We recommend that you check the DPU cost before you run a filter. The /compile endpoint returns a JSON object that includes the DPU cost.

contains_near

We calculate DPUs based on the number of words you filter for, independently of the distance between them.

Number of values DPUs
2 0.2
3 0.4
4 0.6
5 0.8
... ...

Substr

When used on the same target, the substr operator is billed at 0.1 DPUs for each tier of four uses.

Maximum number of uses DPUs
4 0.1
8 0.2
12 0.3
16 0.4
... ...

Otherwise, you are billed 0.1 DPU each time you use substr.

Comparisons

This set of operators comprises: ==, !=. >, >=, <=, and <.

When used on the same target, a comparison operator is billed at 0.1 DPUs for each tier of five uses.
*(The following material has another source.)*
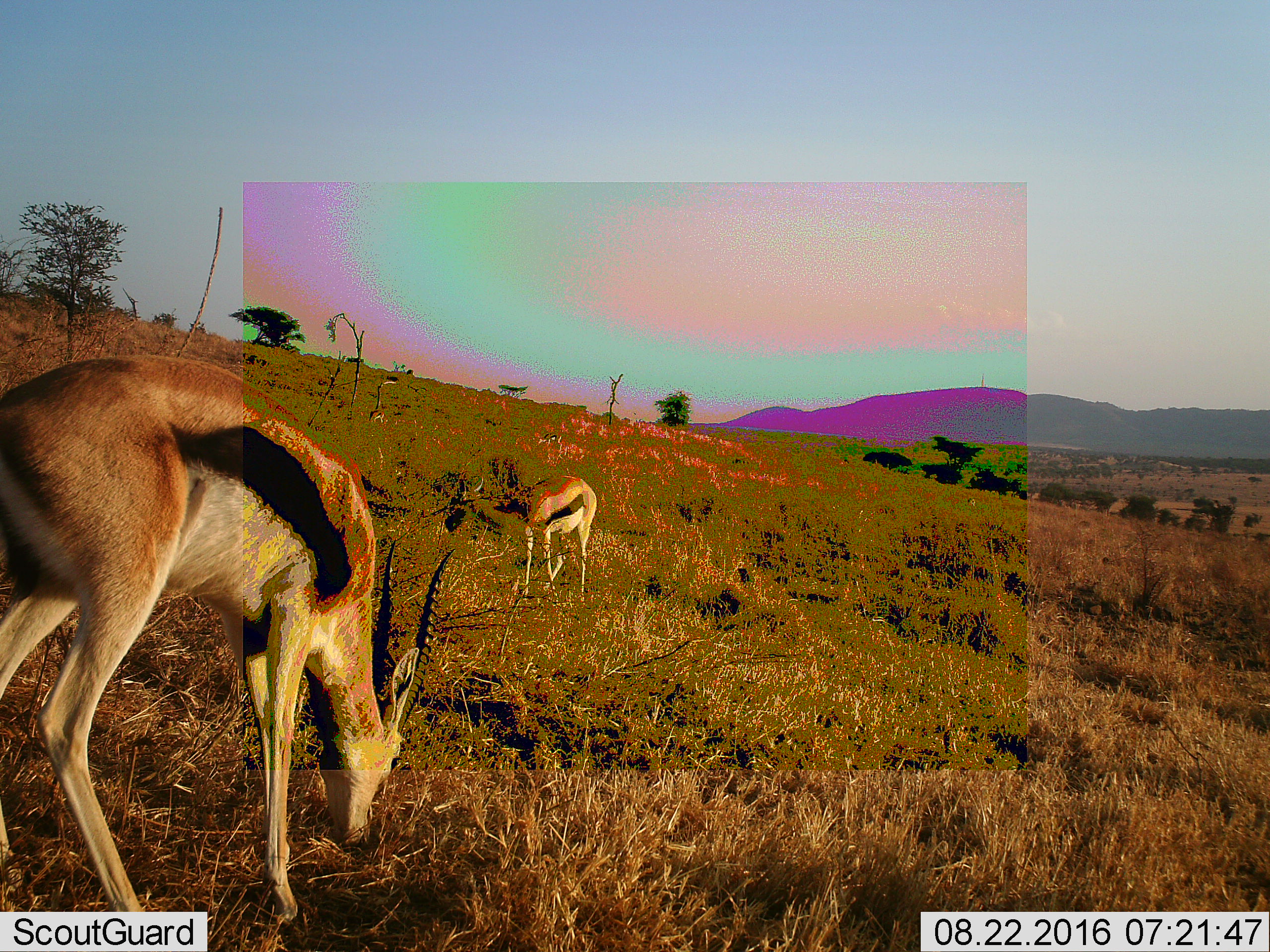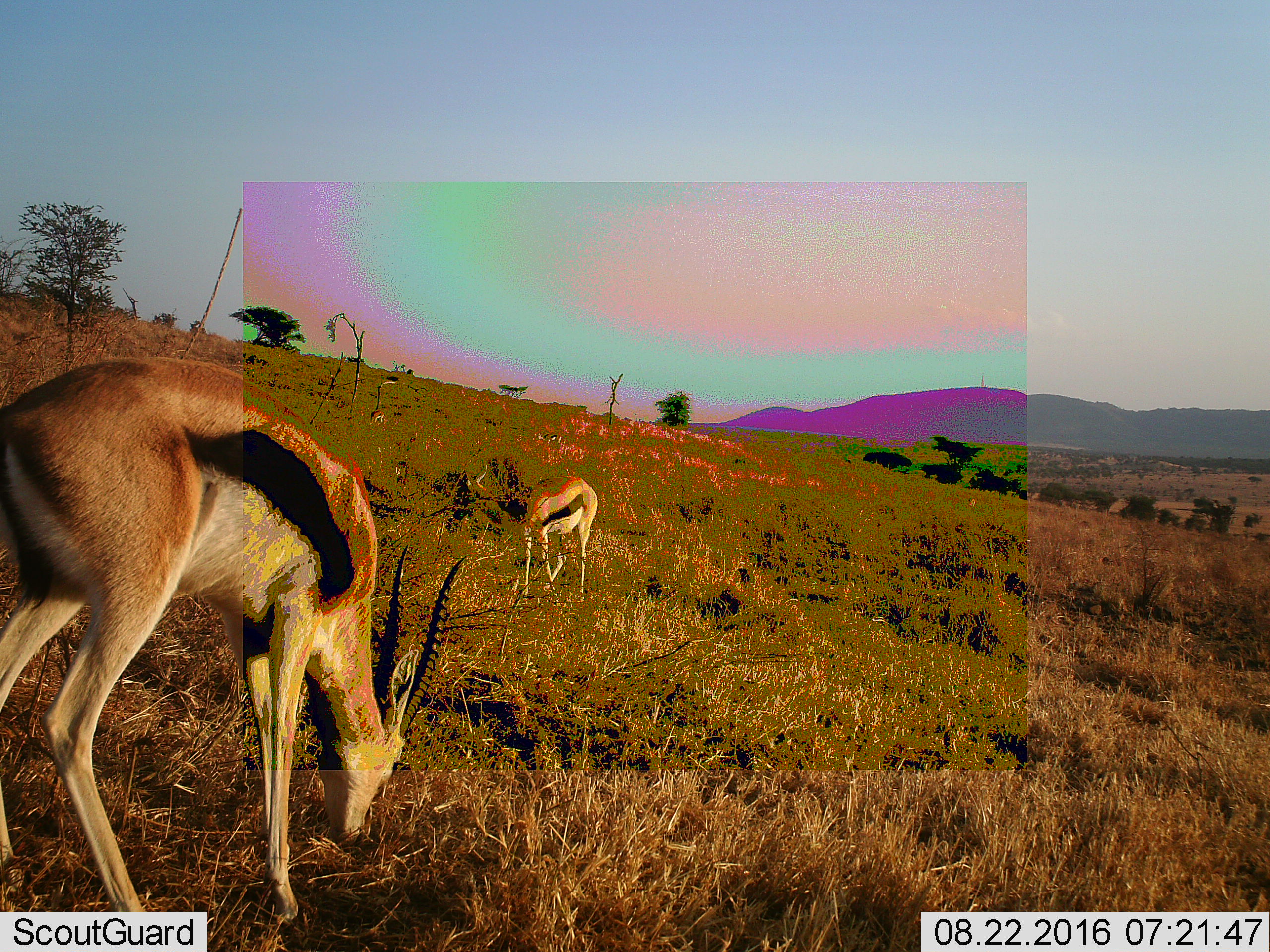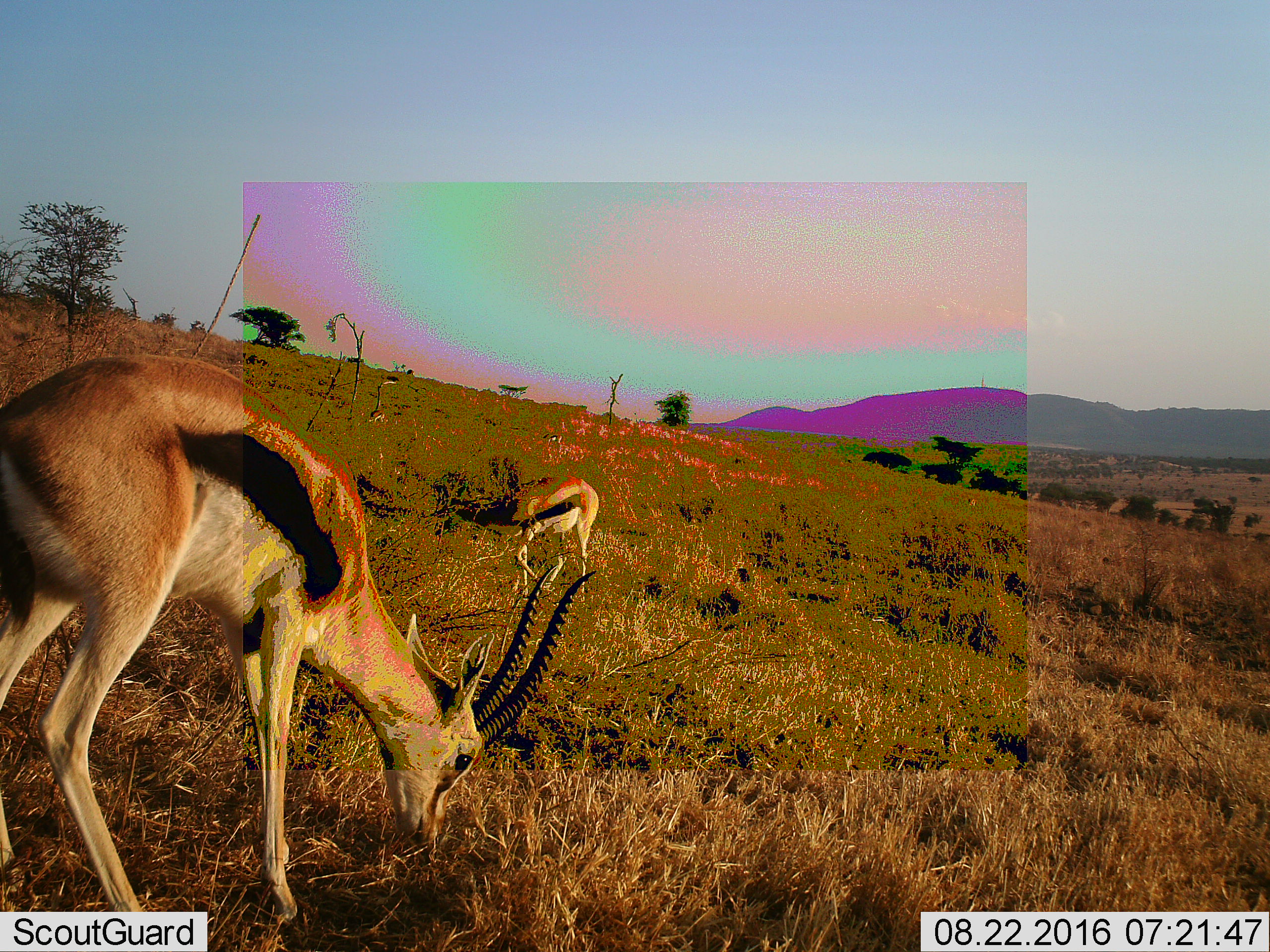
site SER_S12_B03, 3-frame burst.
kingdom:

Maximum number of uses DPUs
5 0.1
10 0.2
15 0.3
20 0.4
... ...

Otherwise, you are billed 0.1 DPU each time you use a comparison operator.

Wildcard

Wildcards are charged at double the cost of the contains_any operator.

Tags

Simple tagging

Operators used inside a tag statement are normally charged at 10% of their usual DPU cost.
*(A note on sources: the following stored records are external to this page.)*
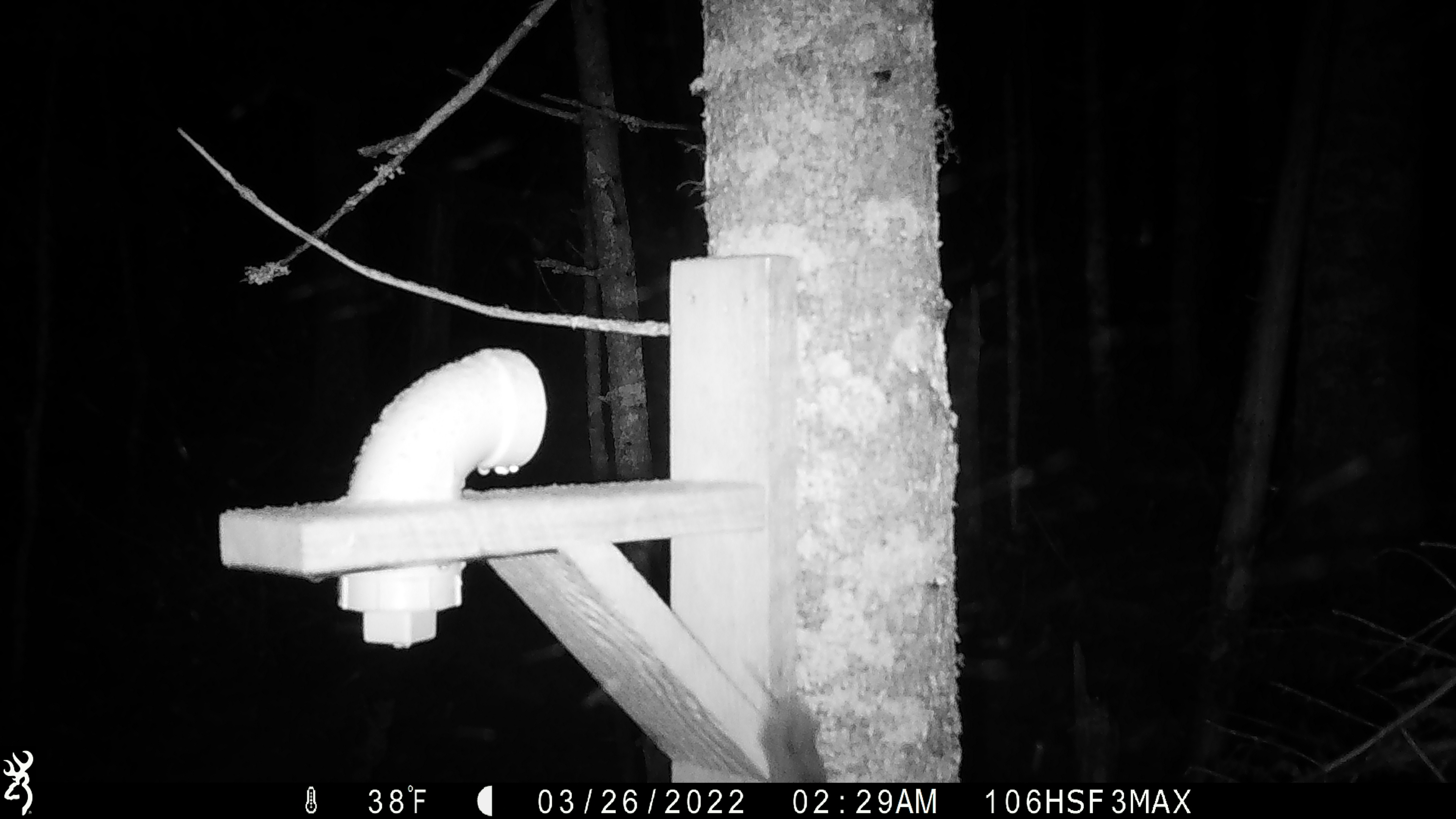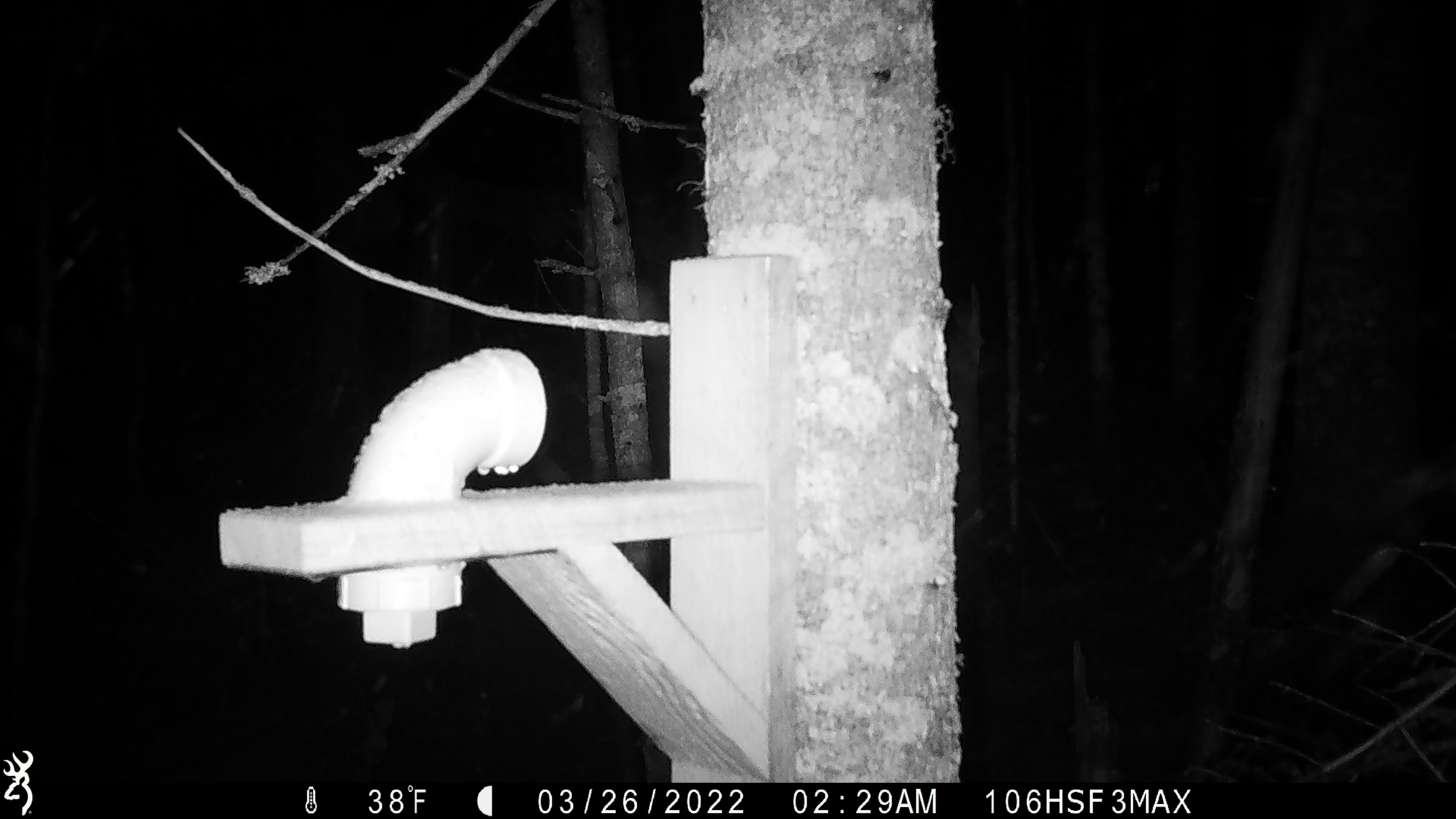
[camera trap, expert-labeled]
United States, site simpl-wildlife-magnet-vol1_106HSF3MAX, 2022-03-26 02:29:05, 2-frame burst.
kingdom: Animalia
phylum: Chordata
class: Mammalia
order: Rodentia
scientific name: Rodentia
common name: mouse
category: mouse sp.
For example, if the normal cost of a rule is 1 DPU, that same code inside a tag statement would cost 0.1 DPU.

Advanced tagging

If you use tags with namespaces or scoring rules, or cascade tags from one filter to another, the pricing is based on the combined cost of operators in the tagging logic and in the filter definition. We simply count how many times each operator appears, and calculate the overall cost. For example, if you use the contains operator nine times in your tagging and you use it twice in your filtering logic, you will be charged for 11 uses of that operator.

It doesn't matter whether you include tags from external files or define them locally, the cost is the same. Similarly, it doesn't matter whether you define your filter locally or include part of it using the stream keyword, the cost is the same.

Chunking and Punctuation

Foreign-language chunking adds a surcharge to the DPUs for any filter they appear in. For example, suppose the cost of a filter is 2 DPU. If you use Japanese chunking in that rule, it adds 20% to the overall cost. That is: 1.2 * 2 = 2.4 DPU. This is a one-off fee for the filter so it doesn't matter whether you use Japanese chunking once or 50 times in a filter, the cost is the same.

If you use Mandarin chunking as well as Japanese chunking in a filter, you will be charged the 20% surcharge twice, so we multiply your DPU cost by 1.4 in this case.

Similarly, punctuation introduces a surcharge of 10% for each element in keep or drop. By element we mean:

  • classic
  • default
  • extended
  • any single punctuation character

So, if you want to use the extended character set and drop commas, the surcharge is 10% + 10%.

The DPUs are rounded to the nearest 0.1.